And Mahdy believes that strict modesty expectations in Egypt help to create “a society where women are nothing but sex objects harassed on a daily basis by men who know nothing about sex or the importance of a woman.”
But how could modesty objectify? Consider the most extreme example:
Women who live in Taliban-controlled provinces of Afghanistan are expected to cover themselves head to toe with mesh across their eyes. There, a woman’s ankle is thought incredibly sexual, as are her arms and face and eyes and hair. Every part of her body becomes sexualized through extreme modesty.
But the entire body needn’t be covered for this surprising effect to arise. One young Christian woman found that less radical modesty objectified her, too:
Modesty taught me that what I looked like was what mattered most of all. Not what I thought. Not how I felt. Not what I was capable of doing.
Modesty made me objectify myself. I was so aware of my own potential desirability at all times that I lost all other ways of defining myself.
Supposedly women should be modest to protect themselves from rape or sexual harassment. Yet “immodest dress” does not force men to rape. And sexual-harassment runs rampant in places where women are fully covered.
Rebecca Chiao tracks sexual harassment and assault in Egypt where she says both are ubiquitous, "Every time you walk out of the house, you are under attack – physically and verbally," she says. "The reports we get are graphic and angry."
And as reported in The Guardian:
In a 2008 survey, 83% of women reported having been sexually harassed. Almost three-quarters of Egyptian women who said they had been harassed were veiled and 98% of foreigners said they had been intimidated or groped.
Sexual harassment is a big problem in Afghanistan too, a place where women couldn’t be more covered. Last July Afghan women marched against the widespread harassment women face there. Noorjahan Akbar, who organized the protest
said:
Every woman I know, whether she wears a burqa or simply dresses conservatively, has told me stories of being harassed in Afghanistan. The harassment ranges from comments on appearance to groping and pushing. Even my mother, who is a 40-plus teacher always dressed in her school uniform, arrives home upset almost every day because of the disgusting comments she receives.

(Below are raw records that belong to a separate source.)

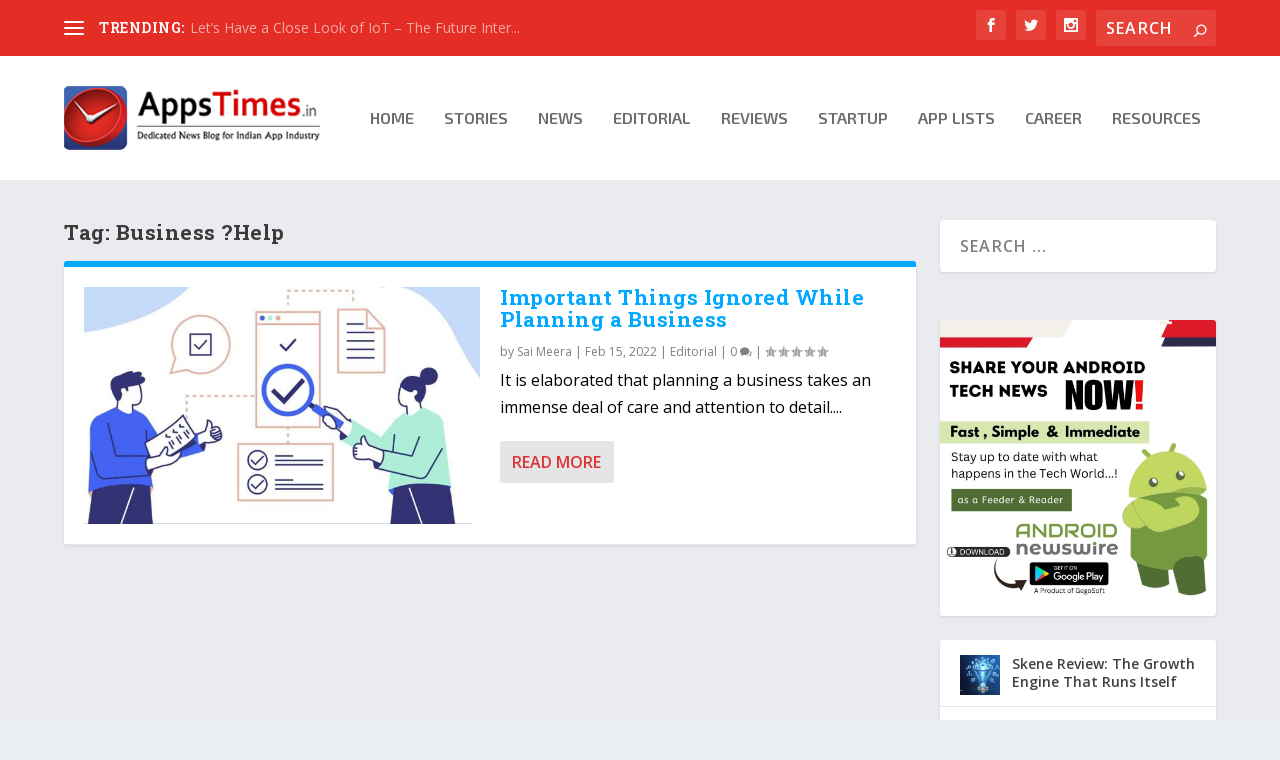

--- FILE ---
content_type: text/html; charset=utf-8
request_url: https://www.google.com/recaptcha/api2/aframe
body_size: 267
content:
<!DOCTYPE HTML><html><head><meta http-equiv="content-type" content="text/html; charset=UTF-8"></head><body><script nonce="RJqSguodvrK4m5OOIgXflw">/** Anti-fraud and anti-abuse applications only. See google.com/recaptcha */ try{var clients={'sodar':'https://pagead2.googlesyndication.com/pagead/sodar?'};window.addEventListener("message",function(a){try{if(a.source===window.parent){var b=JSON.parse(a.data);var c=clients[b['id']];if(c){var d=document.createElement('img');d.src=c+b['params']+'&rc='+(localStorage.getItem("rc::a")?sessionStorage.getItem("rc::b"):"");window.document.body.appendChild(d);sessionStorage.setItem("rc::e",parseInt(sessionStorage.getItem("rc::e")||0)+1);localStorage.setItem("rc::h",'1769465252498');}}}catch(b){}});window.parent.postMessage("_grecaptcha_ready", "*");}catch(b){}</script></body></html>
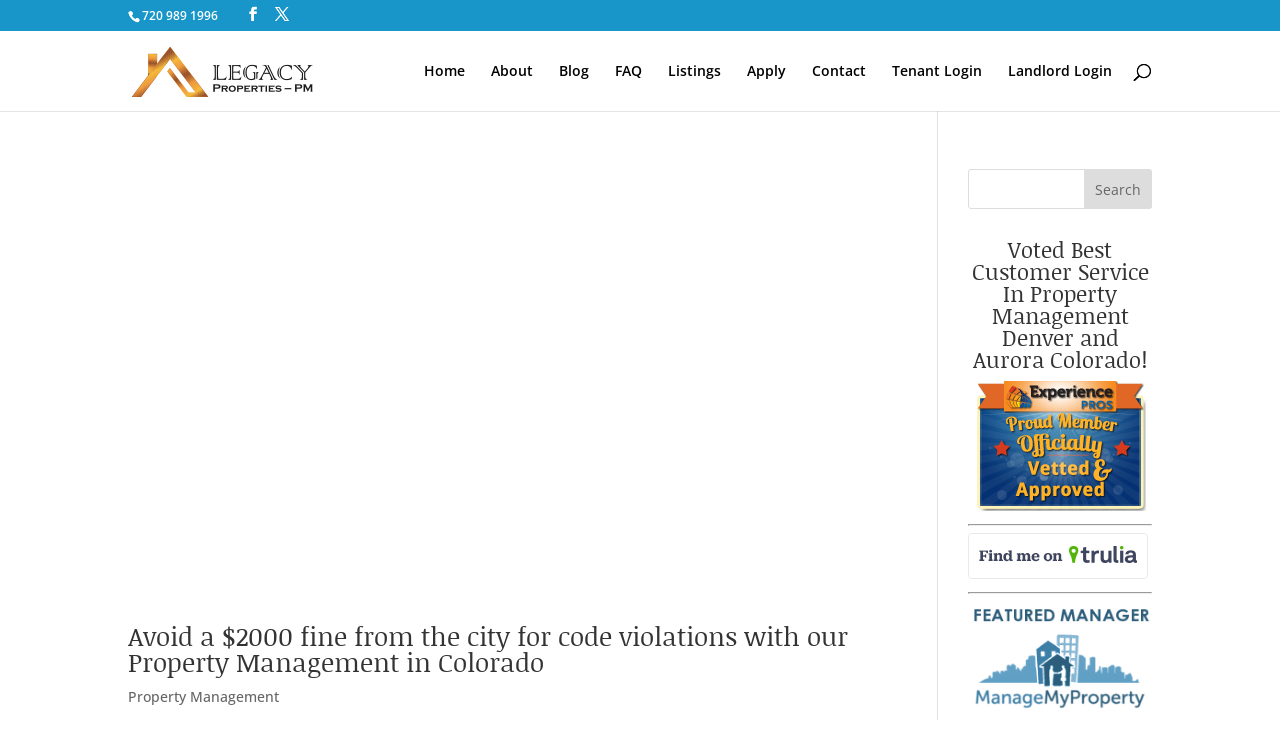

--- FILE ---
content_type: text/plain
request_url: https://www.google-analytics.com/j/collect?v=1&_v=j102&a=472356208&t=pageview&_s=1&dl=https%3A%2F%2Flegacyproperties-pm.com%2Ftag%2Fcity-code-violation%2F&ul=en-us%40posix&dt=city%20code%20violation%20Archives%20-%20Legacy%20Properties-PM&sr=1280x720&vp=1280x720&_u=IEBAAEABAAAAACAAI~&jid=1289552741&gjid=1841853818&cid=1308862781.1769431586&tid=UA-56164038-1&_gid=1785038607.1769431586&_r=1&_slc=1&z=1780522474
body_size: -453
content:
2,cG-3M8SNSLSRQ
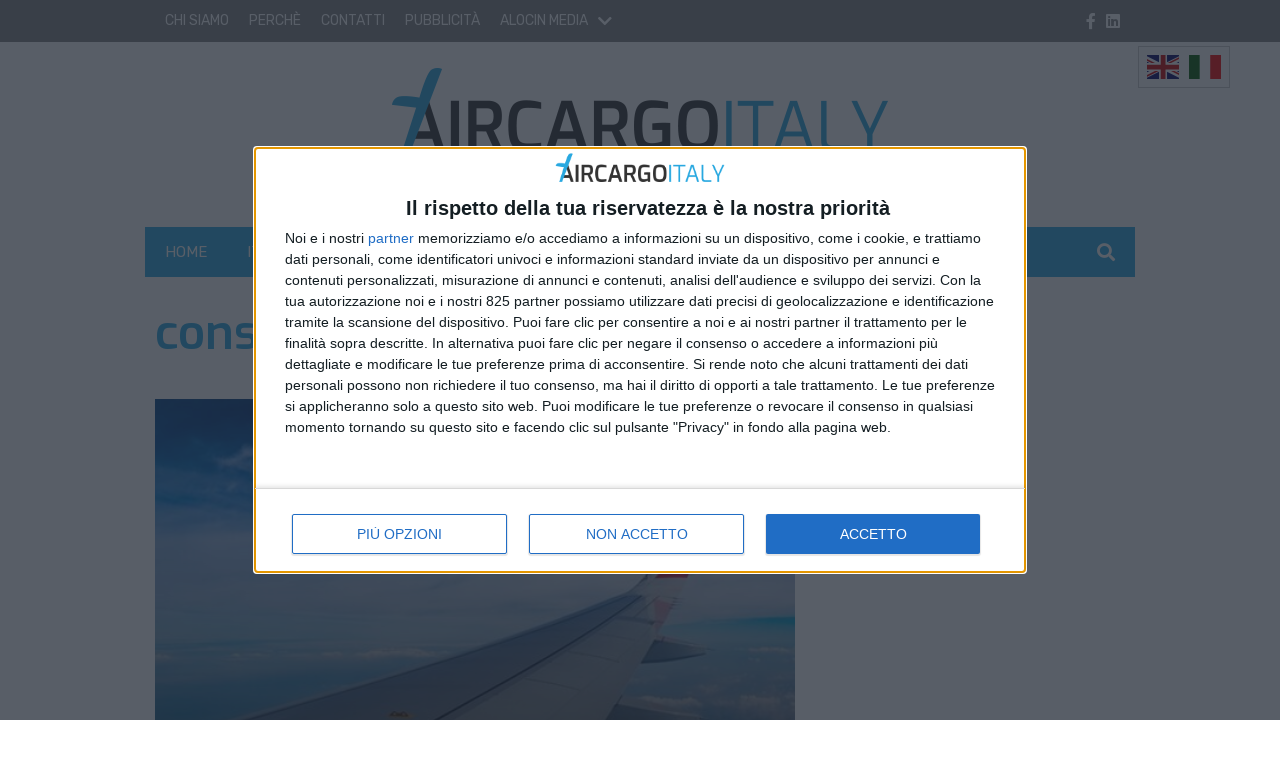

--- FILE ---
content_type: text/css
request_url: https://www.aircargoitaly.com/wp-content/themes/edi3_child/assets/css/site/contenttrunk-vertical-double-sheet/contenttrunk-vertical-double-sheet.css?ver=1640271020
body_size: 552
content:
.content_trunk_vertical_double_sheet.content_trunk .news_items_column {
  display: -webkit-box;
  display: -ms-flexbox;
  display: flex;
  -ms-flex-wrap: wrap;
      flex-wrap: wrap;
  margin-left: -5px;
  margin-right: -5px;
}

.content_trunk_vertical_double_sheet.content_trunk .news_item_standard_horizontal.news_item {
  -webkit-box-flex: 0;
      -ms-flex: 0 0 50%;
          flex: 0 0 50%;
  max-width: 50%;
  height: 250px;
  width: auto;
  border-bottom: 0 none;
  margin-bottom: 0;
  padding-left: 5px;
  padding-right: 5px;
}

.content_trunk_vertical_double_sheet.content_trunk .news_item_standard_horizontal.news_item .col_container {
  display: block;
}

.content_trunk_vertical_double_sheet.content_trunk .news_item_standard_horizontal.news_item .col_container .image_container picture {
  width: 100% !important;
  height: 98px !important;
}

.content_trunk_vertical_double_sheet.content_trunk .news_item_standard_horizontal.news_item .col_container .text_part_wrapper {
  padding-left: 0;
  display: block;
  margin-top: 53px;
}

.content_trunk_vertical_double_sheet.content_trunk .news_item_standard_horizontal.news_item .col_container .text_part_wrapper .text_part {
  margin-top: 0;
}

.content_trunk_vertical_double_sheet.content_trunk .news_item_standard_horizontal.news_item .col_container .text_part_wrapper .text_part .title {
  margin-top: 0;
  font-size: 1.6rem;
  line-height: 1.76rem;
  line-clamp: 4;
  -webkit-line-clamp: 4;
  display: -webkit-box;
  -webkit-box-orient: vertical;
  overflow: hidden;
  -o-text-overflow: ellipsis;
     text-overflow: ellipsis;
}

.content_trunk_vertical_double_sheet.content_trunk .news_item_standard_horizontal.news_item .shout_date {
  position: absolute;
  top: 108px;
  left: 0;
}

.content_trunk_vertical_double_sheet.content_trunk .news_item_standard_horizontal.news_item .shout_date .shout {
  position: static;
  font-size: 1.2rem;
  margin-bottom: .7rem;
  text-align: left;
  color: var(--shout-color);
  height: auto;
}

.content_trunk_vertical_double_sheet.content_trunk .news_item_standard_horizontal.news_item .shout_date .date {
  font-size: 1.2rem;
  text-transform: uppercase;
}

@media only screen and (min-width: 768px) {
  .content_trunk_vertical_double_sheet.content_trunk .news_items_column {
    margin-left: -15px;
    margin-right: -15px;
  }
  .content_trunk_vertical_double_sheet.content_trunk .news_item_standard_horizontal.news_item {
    height: 365px;
    padding-left: 15px;
    padding-right: 15px;
  }
  .content_trunk_vertical_double_sheet.content_trunk .news_item_standard_horizontal.news_item .col_container .image_container picture {
    height: 180px !important;
  }
  .content_trunk_vertical_double_sheet.content_trunk .news_item_standard_horizontal.news_item .col_container .text_part_wrapper {
    padding-left: 0;
    display: block;
  }
  .content_trunk_vertical_double_sheet.content_trunk .news_item_standard_horizontal.news_item .col_container .text_part_wrapper .text_part .title {
    margin-top: 0;
    font-size: 2.2rem;
    line-height: 2.42rem;
    line-clamp: 4;
    -webkit-line-clamp: 4;
    display: -webkit-box;
    -webkit-box-orient: vertical;
    overflow: hidden;
    -o-text-overflow: ellipsis;
       text-overflow: ellipsis;
  }
  .content_trunk_vertical_double_sheet.content_trunk .news_item_standard_horizontal.news_item .shout_date {
    position: absolute;
    top: 198px;
    left: 15px;
  }
  .content_trunk_vertical_double_sheet.content_trunk .news_item_standard_horizontal.news_item .shout_date .shout {
    position: static;
    font-size: 1.4rem;
    margin-bottom: .5rem;
    color: var(--shout-color);
    height: auto;
  }
  .content_trunk_vertical_double_sheet.content_trunk .news_item_standard_horizontal.news_item .shout_date .date {
    font-size: 1.4rem;
    text-transform: uppercase;
  }
}
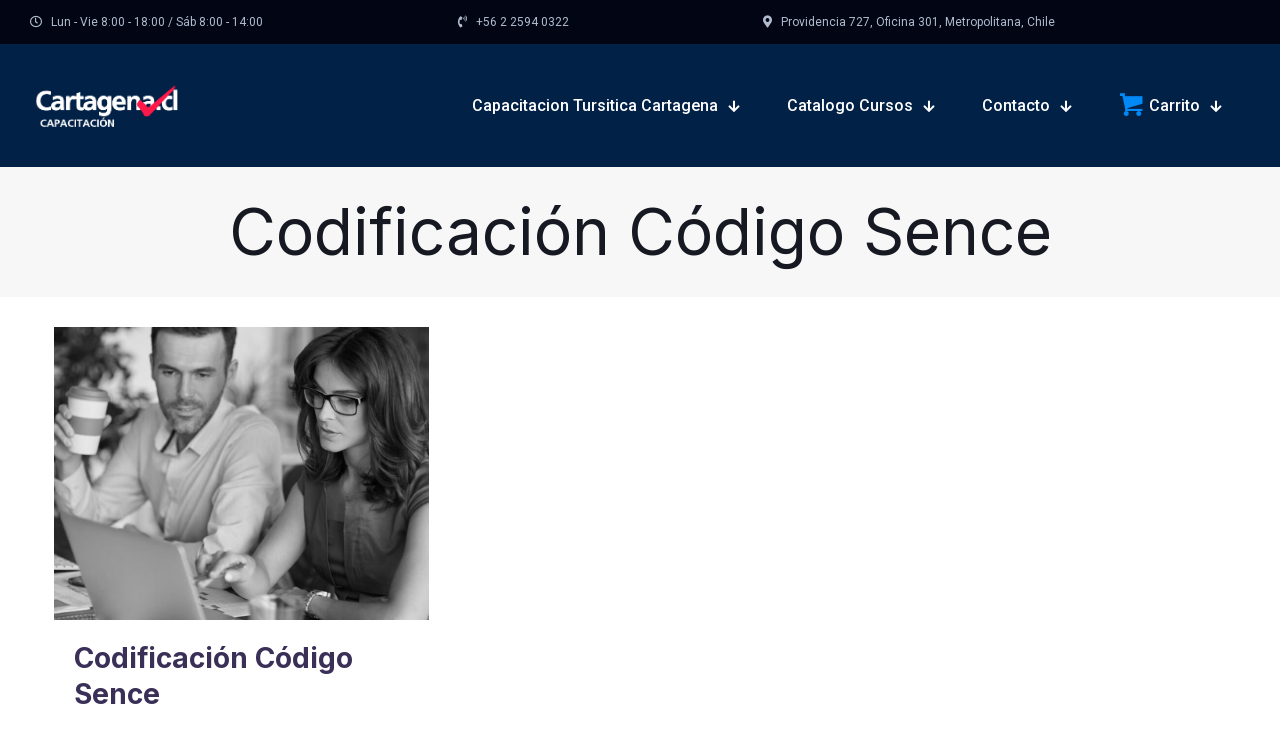

--- FILE ---
content_type: text/css
request_url: https://cartagena.cl/wp-content/uploads/betheme/css/post-61.css?ver=1768659278
body_size: 892
content:
.mcb-section .mcb-wrap .mcb-item-yaft3wbpe .mcb-column-inner-yaft3wbpe{margin-bottom:30px;}.mcb-section .mcb-wrap .mcb-item-kzgqakyg6 .title{background-position:center center;}.mcb-section .mcb-wrap .mcb-item-kzgqakyg6 .title,.mcb-section .mcb-wrap .mcb-item-kzgqakyg6 .title a{color:#FFFFFF;}.mcb-section .mcb-wrap .mcb-item-epopo7dld .title{background-position:center center;}.mcb-section .mcb-wrap .mcb-item-epopo7dld .title,.mcb-section .mcb-wrap .mcb-item-epopo7dld .title a{color:#FFFFFF;}.mcb-section .mcb-wrap .mcb-item-fxdwii3hj .title{background-position:center center;}.mcb-section .mcb-wrap .mcb-item-fxdwii3hj .title,.mcb-section .mcb-wrap .mcb-item-fxdwii3hj .title a{color:#FFFFFF;}.mcb-section-vsn1uyj{background-repeat:no-repeat;background-position:bottom left;background-color:#010514;padding-top:100px;padding-bottom:100px;}.mcb-section-vsn1uyj .mcb-background-overlay{background-image:url(https://cartagena.cl/wp-content/uploads/2024/06/footer.png#22400);background-repeat:no-repeat;background-position:bottom left;}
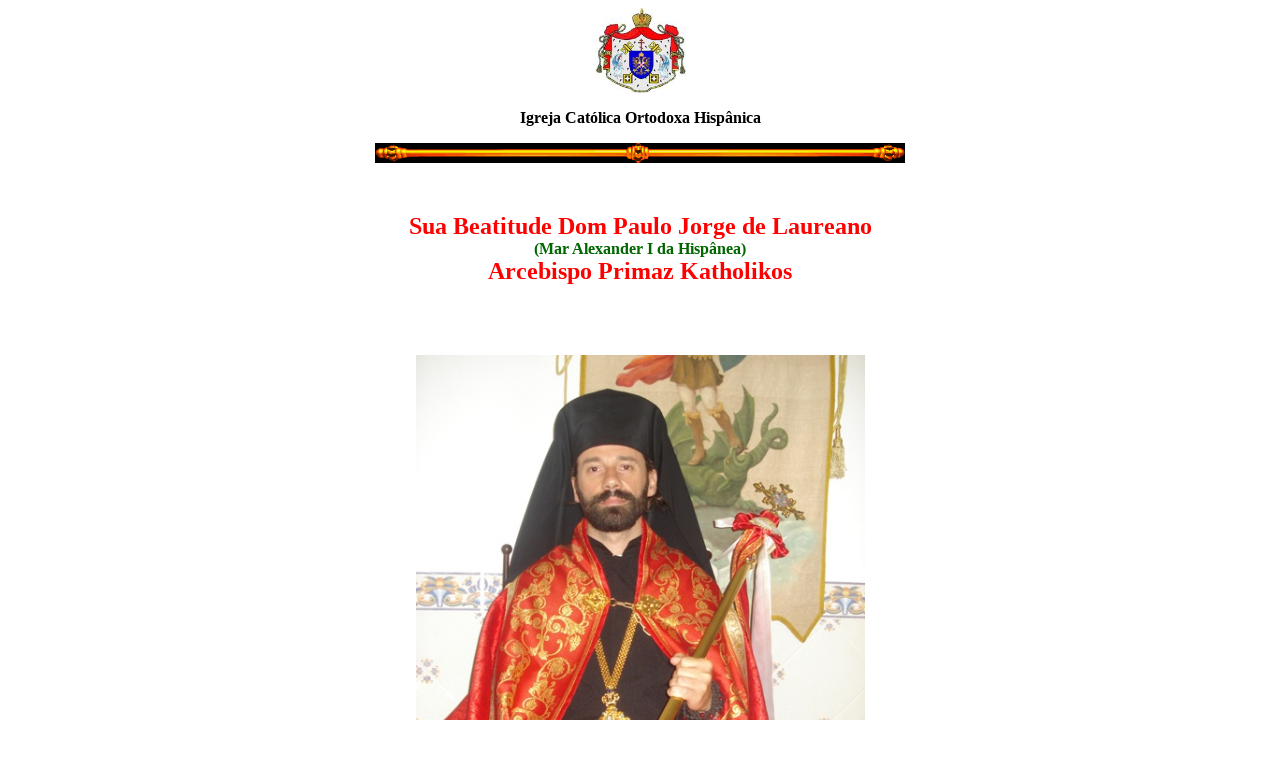

--- FILE ---
content_type: text/html
request_url: http://www.igrejaortodoxahispanica.com/Katholikos/Katholikos.html
body_size: 1805
content:
<!DOCTYPE HTML PUBLIC "-//W3C//DTD HTML 4.01 Transitional//EN">
<html>
<head>
<title>Site Oficial da Igreja Cat&oacute;lica Ortodoxa Hisp&acirc;nica</title>
<meta http-equiv="Content-Type" content="text/html; charset=iso-8859-1">
<style type="text/css">
<!--
.style83 {color: #006600}
.style85 {font-size: 18px}
.style86 {
	color: #990033;
	font-weight: bold;
}
-->
</style>
</head>

<body>

<p align="center"><img src="../Imagens/1_ICOH.jpg" width="91" height="85"></p>
<p align="center"><strong>Igreja Cat&oacute;lica Ortodoxa Hisp&acirc;nica </strong></p>
<p align="center"><img src="../Imagens/3dmov2.gif" width="530" height="20"></p>
<p align="center">&nbsp;</p>
<p align="center"><strong><font color="#FF0000" size="5">Sua Beatitude Dom Paulo Jorge de Laureano<br>
  <font color="#006600" size="3">(Mar Alexander I da Hisp&acirc;nea)</font><br>
  Arcebispo Primaz Katholikos</font></strong></p>
<p align="center"><strong><font color="#FF0000" size="5"><br>
  <br>
</font></strong><a href="../Imagens/Katholikos/Oficial.JPG" target="_blank"><img src="../Imagens/Katholikos/Oficial.JPG" width="449" height="598" border="0"></a></p>
<p align="center">&nbsp;</p>
<p align="center"><font size="4">Sua Beatitude Dom Paulo Jorge de Laureano - Vieira y Sarago&ccedil;a, <font color="#006600">(Mar Alexander
I da Hisp&acirc;nea)</font>, Arcebispo de Lisboa e Titular de Sevilla, Metropolita
  de Braga e Toledo e de Todo o Brasil, Primaz Katholikos da Hisp&acirc;nea e
  Am&eacute;rica Latina,  Presidente
  do Santo S&iacute;nodo Primacial e Presidente Vital&iacute;cio da Santa Igreja
  Cat&oacute;lica Ortodoxa Hisp&acirc;nica, um ramo totalmente independente,
  de F&eacute; Genuinamente Ortodoxa e de Tradi&ccedil;&atilde;o e Rito Cat&oacute;lico
  Ocidental (latino), com Reconhecimento Can&oacute;nico e Patroc&iacute;nio
  Eclesi&aacute;stico Universal por <a href="../Biografias/Viktor_Ivan_Busa.html">S.S. Dom Viktor Ivan I Busa</a> <span class="style83">(Prof. Doutor Vittorio   Giovanni Mar&iacute;a Busa)</span>, II&ordm; Patriarca Ortodoxo Bielorrusso e I&ordm; Patriarca Ecum&eacute;nico dos Eslavos
  da Igreja Ortodoxa Bielorrussa Eslava, e que est&aacute; em Intercomunh&atilde;o-Can&oacute;nica
  com a Igreja Apost&oacute;lica Luso-Hisp&acirc;nica (Igreja Ortodoxa Bielorrussa
  Eslava), estando igualmente filiada ao Patriarcado Mundial das Igrejas Nacionais
  Cat&oacute;licas e Apost&oacute;licas, tendo sido Sagrado ao Episcopado em
  06 de Agosto de 2006, e Re-consagrado com Transmiss&atilde;o de Sucess&atilde;o
  Apost&oacute;lica em 22 de Mar&ccedil;o de 2008, fazendo parte do <em>&#8220;Holy
  Synod of North and South America, Europe and Africa&#8221;</em> da <em>&#8220;The American
Orthodox Catholic Church&#8221;</em>, tendo a mesma Reconhecimento Can&oacute;nico.</font></p>
<p align="center"><a href="../Imagens/Katholikos/Conde_de_Brundisium_armas_com_paquife.jpg" target="_blank"><img src="../Imagens/Katholikos/Conde_de_Brundisium_armas_com_paquife.jpg" width="50" height="75" border="0"></a><a href="../Imagens/Katholikos/Brasao_de_D_Paulo_com_manto_vermelho.JPG" target="_blank"><img src="../Imagens/Katholikos/Brasao_de_D_Paulo_com_manto_vermelho.JPG" width="50" height="75" border="0"></a><a href="../Imagens/Katholikos/Marques_de_Gamala.jpg" target="_blank"><img src="../Imagens/Katholikos/Marques_de_Gamala.jpg" width="50" height="75" border="0"></a></p>
<p align="center">&nbsp;</p>
<p align="center" class="style85"><a href="Biografia.html">Biografia Pessoal</a></p>
<p align="center" class="style85"><a href="Curriculum.html">Curriculum Eclesi&aacute;stico</a><br>
    <br>
    <a href="Sagracao_Episcopal.html">Sagra&ccedil;&atilde;o Episcopal</a></p>
<p align="center" class="style85"><a href="Sucessao_Apostolica_da_ICOH.html">Sucess&atilde;o Apost&oacute;lica</a></p>
<p align="center" class="style85"><a href="Canonicidade_Bielorrussa_Eslava.html">Canonicidade Bielorrussa Eslava</a></p>
<p align="center" class="style85"><a href="Ministerio_Ordenado.html">Minist&eacute;rio
Ordenado</a></p>
<p align="center" class="style85"><a href="Fotos_Pessoais.html">Fotos Pessoais</a></p>
<p align="center" class="style85"><a href="Cartas_Enviadas.html">Cartas Enviadas</a> </p>
<p align="center" class="style85"><a href="Cartas_Recebidas.html">Cartas
Recebidas</a></p>
<p align="center" class="style85"><a href="Documentos_Diversos.html">Documentos Diversos</a></p>
<p align="center" class="style85"><a href="Fotos_Diversas.html">Fotos Diversas</a></p>
<p align="center"><span class="style85"><a href="Videos_Diversos.html">Videos Diversos</a></span><br>
</p>
<p align="center">&nbsp;</p>
<p align="justify"><a href="../Def_Principal.html" target="_parent"><strong>Home</strong></a></p>
<p align="center"><br>
<img src="../Imagens/3dmov2.gif" width="530" height="20"></p>
<p></p>
<p></p>
</body>
</html>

These women are sexually harassed despite modesty. But then, the puritanical focus seems to actually define women primarily as sexual beings.
Meanwhile, when women work to broaden themselves, punishment may be administered via a convenient – and hypocritical – appeal to the honor of virginity which modesty supposedly guards.
At one point Egypt’s military sought to suppress women’s voices and power by stripping activists of their clothing and performing "virginity tests" by which two fingers were inserted into their vaginas. Sexual assault parading as a test of "honor"! Yet this brutality was really a tactic to humiliate and silence, observed Mona Eltahawy of The Guardian.
Women journalists are clear models of empowerment so it’s no surprise that they are under attack. So much so that Reporters Sans Frontieres recommended media stop sending female journalists to cover Egypt after two high profile sexual assaults.
No wonder nudity and sexuality arise as political protest in this atmosphere. Eltahawy of The Guardian continues:
When a woman is the sum total of her headscarf and hymen – that is, what's on her head and what is between her legs – then nakedness and sex become weapons of political resistance.
Modesty isn’t itself a problem. Many women choose modesty for reasons they find meaningful and significant. Modesty becomes a problem when an obsessive focus on women as sex lies behind it.